* **ABOUT THIS EXERCISE**
Each entry below is to be reproduced exactly, though any pictures it holds must be omitted.

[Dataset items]
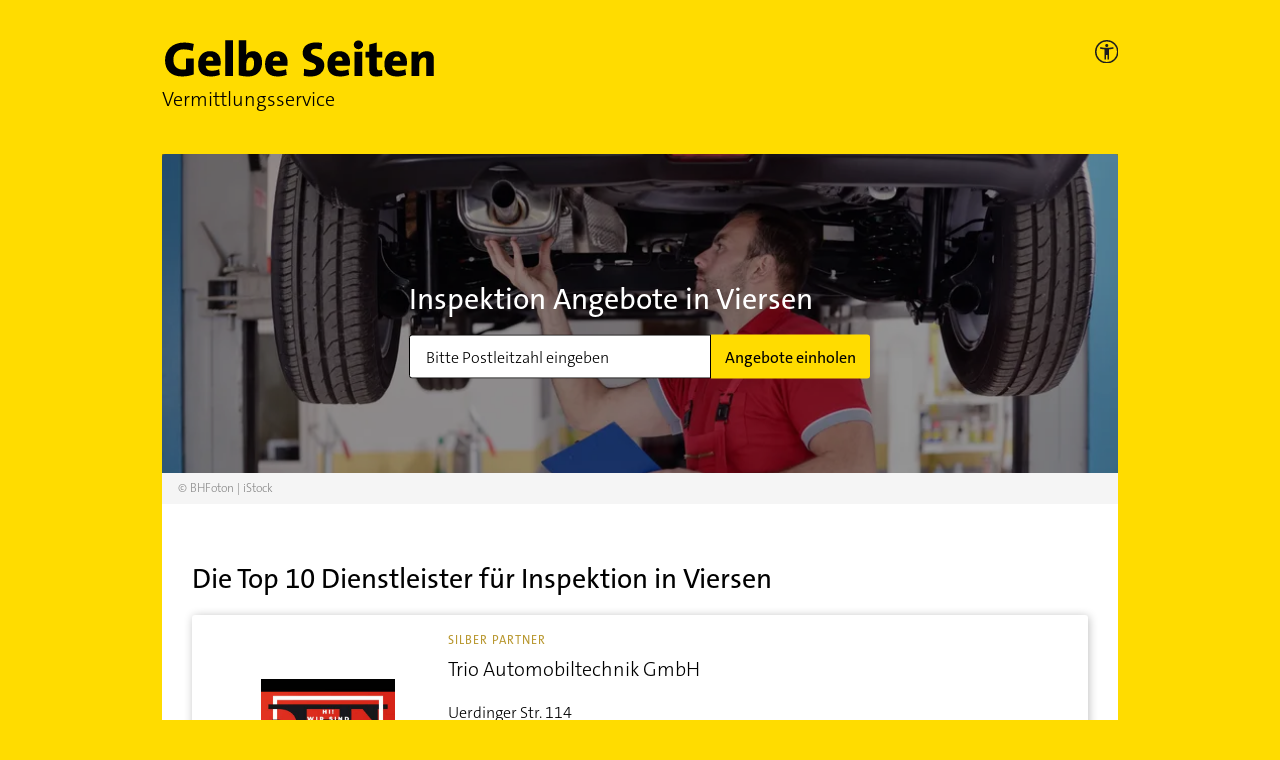

--- FILE ---
content_type: image/svg+xml
request_url: https://vermittlungsservice.gelbeseiten.de/img/svg/checkmark-round.svg
body_size: -106
content:
<svg height="23" viewBox="0 0 23 23" width="23" xmlns="http://www.w3.org/2000/svg"
     xmlns:xlink="http://www.w3.org/1999/xlink">
    <title>3E29F184-3C0B-4815-8C70-7B490AE95377</title>
    <defs>
        <path d="M0 13h924v326H0z" id="a"/>
        <mask fill="#fff" height="326" id="c" width="924" x="0" y="0">
            <use xlink:href="#a"/>
        </mask>
        <path d="M0 13h308v267H0z" id="b"/>
        <mask fill="#fff" height="267" id="d" width="308" x="0" y="0">
            <use xlink:href="#b"/>
        </mask>
    </defs>
    <g fill="none" fill-rule="evenodd">
        <use mask="url(#c)" stroke="gray" stroke-width="2" transform="translate(-51 -106)" xlink:href="#a"/>
        <use mask="url(#d)" stroke="gray" stroke-width="4" transform="translate(-31 -74)" xlink:href="#b"/>
        <path d="M8.216 20c-.42 0-.842-.16-1.164-.476L.481 13.01a1.62 1.62 0 0 1 0-2.304 1.654 1.654 0 0 1 2.323 0l5.412 5.363L20.196 4.19a1.654 1.654 0 0 1 2.323 0 1.62 1.62 0 0 1 0 2.303L9.376 19.524c-.32.316-.74.476-1.16.476z"
              fill="#000"/>
    </g>
</svg>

* **ANSWER BOX**
--- FILE ---
content_type: image/svg+xml
request_url: https://vermittlungsservice.gelbeseiten.de/img/svg/checkmark-round.svg
body_size: -106
content:
<svg height="23" viewBox="0 0 23 23" width="23" xmlns="http://www.w3.org/2000/svg"
     xmlns:xlink="http://www.w3.org/1999/xlink">
    <title>3E29F184-3C0B-4815-8C70-7B490AE95377</title>
    <defs>
        <path d="M0 13h924v326H0z" id="a"/>
        <mask fill="#fff" height="326" id="c" width="924" x="0" y="0">
            <use xlink:href="#a"/>
        </mask>
        <path d="M0 13h308v267H0z" id="b"/>
        <mask fill="#fff" height="267" id="d" width="308" x="0" y="0">
            <use xlink:href="#b"/>
        </mask>
    </defs>
    <g fill="none" fill-rule="evenodd">
        <use mask="url(#c)" stroke="gray" stroke-width="2" transform="translate(-51 -106)" xlink:href="#a"/>
        <use mask="url(#d)" stroke="gray" stroke-width="4" transform="translate(-31 -74)" xlink:href="#b"/>
        <path d="M8.216 20c-.42 0-.842-.16-1.164-.476L.481 13.01a1.62 1.62 0 0 1 0-2.304 1.654 1.654 0 0 1 2.323 0l5.412 5.363L20.196 4.19a1.654 1.654 0 0 1 2.323 0 1.62 1.62 0 0 1 0 2.303L9.376 19.524c-.32.316-.74.476-1.16.476z"
              fill="#000"/>
    </g>
</svg>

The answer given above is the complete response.